3. Solvay et Cie SA fait partie des sept nouveaux producteurs apparus en 1977 sur le marché. Sa position sur le marché du polypropylène était celle d'un producteur moyen, dont la part de marché se situait entre environ 3,1 et 4,3 %.

4. Les 13 et 14 octobre 1983, des fonctionnaires de la Commission, agissant au titre de l'article 14, paragraphe 3, du règlement n° 17 du Conseil, du 6 février 1962, premier règlement d'application des articles 85 et 86 du traité (JO 1962, 13, p. 204, ci-après "règlement n° 17"), ont procédé à des vérifications simultanées dans les entreprises suivantes, productrices de polypropylène et approvisionnant le marché communautaire:

- ATO Chimie SA, actuellement Atochem (ci-après "ATO");

- BASF AG (ci-après "BASF");

- DSM NV (ci-après "DSM");

- Hercules Chemicals NV (ci-après "Hercules");

- Hoechst AG (ci-après "Hoechst");

- Chemische Werke Huels (ci-après "Huels");

- Imperial Chemical Industries plc (ci-après "ICI");

- Montepolimeri SpA, actuellement Montedipe (ci-après "Monte");

- Shell International Chemical Company Ltd (ci-après "Shell");

- Solvay et Cie SA (ci-après "Solvay");

- BP Chimie (ci-après "BP").

Aucune vérification n'a été effectuée chez Rhône-Poulenc, ni chez Enichem Anic SpA.

5. A la suite de ces vérifications, la Commission a adressé des demandes de renseignements, au titre de l'article 11 du règlement n° 17 (ci-après "demandes de renseignements"), non seulement aux entreprises précitées, mais aussi aux entreprises suivantes:

- Amoco;

- Chemie Linz AG (ci-après "Linz");

- Saga Petrokjemi AS et Cie, qui fait actuellement partie de Statoil (ci-après "Statoil");

- Petrofina SA (ci-après "Petrofina");

- Enichem Anic SpA (ci-après "Anic").

Linz, entreprise établie en Autriche, a contesté la compétence de la Commission et refusé de répondre à la demande. Conformément à l'article 14, paragraphe 2, du règlement précité, les fonctionnaires de la Commission ont ensuite procédé à des vérifications chez Anic et chez Saga Petrochemicals UK Ltd, filiale anglaise de Saga, ainsi qu'auprès des agences de vente de Linz établies au Royaume-Uni et en Allemagne. Aucune demande de renseignements n'a été adressée à Rhône-Poulenc.

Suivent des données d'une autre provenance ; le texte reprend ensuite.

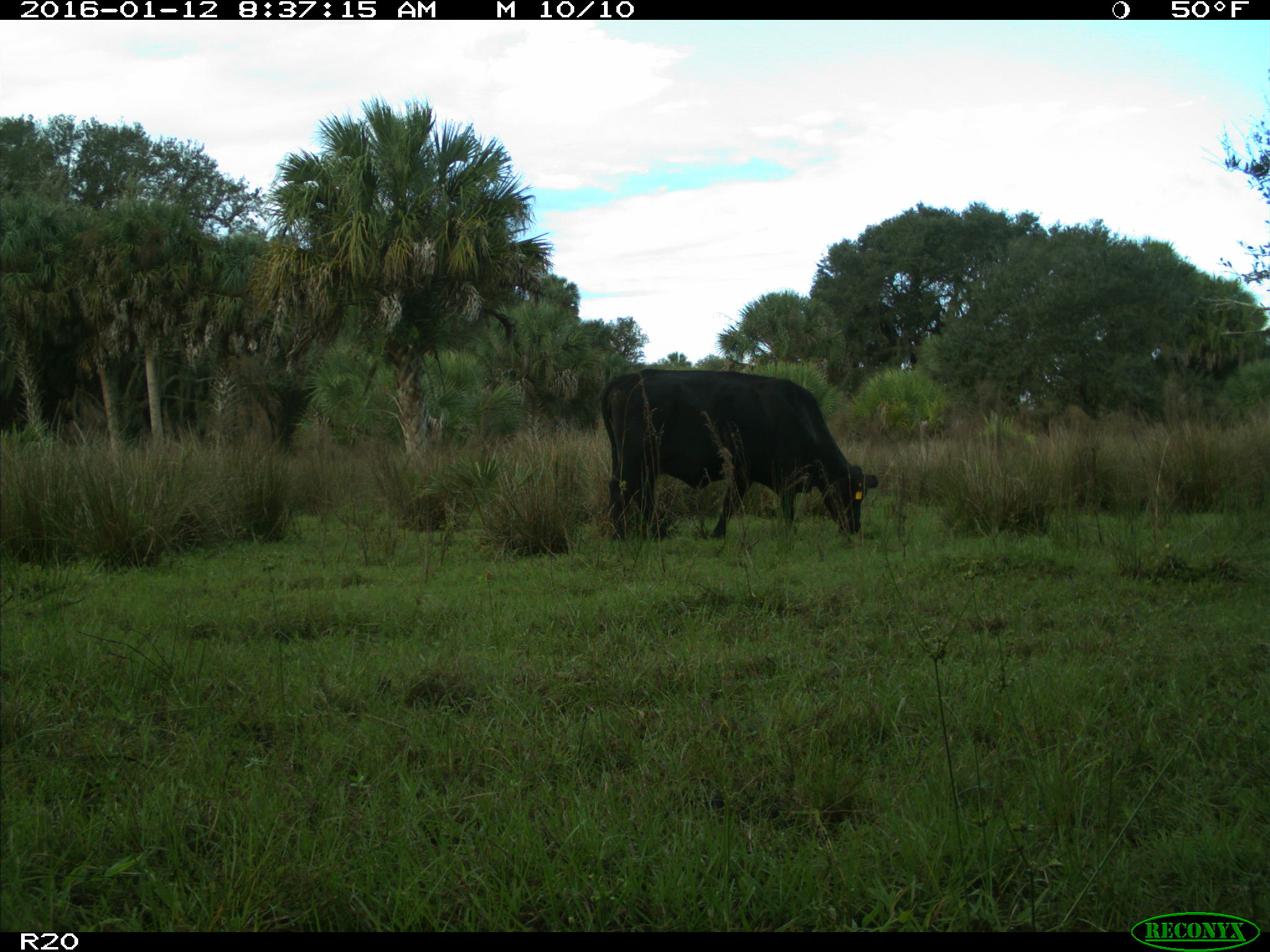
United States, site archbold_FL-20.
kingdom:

6. Les éléments obtenus dans le cadre de ces vérifications et demandes de renseignements ont amené la Commission à conclure qu'entre 1977 et 1983 les producteurs concernés avaient, en violation de l'article 85 du traité CEE, par une série d'initiatives de prix, fixé régulièrement des objectifs de prix et élaboré un système de contrôle annuel des volumes de vente en vue de se répartir le marché disponible sur la base de tonnages ou pourcentages convenus. c'est ainsi que, le 30 avril 1984, la Commission a décidé d'engager la procédure prévue par l'article 3, paragraphe 1, du règlement n° 17 et, au cours du mois de mai 1984, elle a adressé une communication écrite des griefs aux entreprises précitées à l'exception d'Anic et de Rhône-Poulenc. Tous les destinataires y ont répondu par écrit.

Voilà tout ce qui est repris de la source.